1.
Writers often highlight the values of a culture
or a society by using characters who are alienated from that culture or society
because of gender, race, class, or creed. Choose a play or novel in which such
a character plays a significant role and show how that character’s alienation
reveals the surrounding society’s assumptions and moral values.
What if you had
never seen the sun? If you had never felt it’s warmth on your face, if you had
only seen thunderstorms and endless amounts rain pouring down from the sky,
would you believe the sun existed? All Summer in a
Day by Ray Bradbury, script by Hoggard's honors drama class, depicts this situation.
Margot is
isolated and bullied because of her differences. She came from Earth to Venus
when she was young. Unlike the indigenous Venusians’, Margot remembers the
earth. She remembers it’s warmth and beauty, and how it is “The color of
flaming bronze.” Margot, the protagonist, is optimistic about the sun’s
“emergence” on Venus for the first time in 10 years.
The people on
Venus are cold, cruel people. The local children even bully Margot, because she
is so different than the rest of them. She is literally an “alien” to them,
because she was born on a different planet.

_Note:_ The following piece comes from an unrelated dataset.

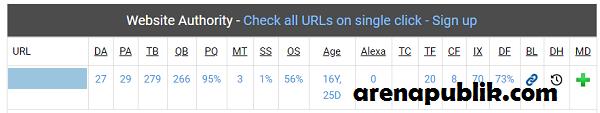 Cara Memilih Expired Domain Dengan Kualitas Terbaik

The children’s lack of sun contrasts
with Margot’s remembrance of it. Since Margot’s arrival on Venus, she has
become washed out like the others, but she has not let that affect her enthusiasm.
Her spirit remains, even when it should have been broken long ago. She
continually fights and attempts to stand up for herself and is knocked down
over and over again. But in the end it just isn’t enough.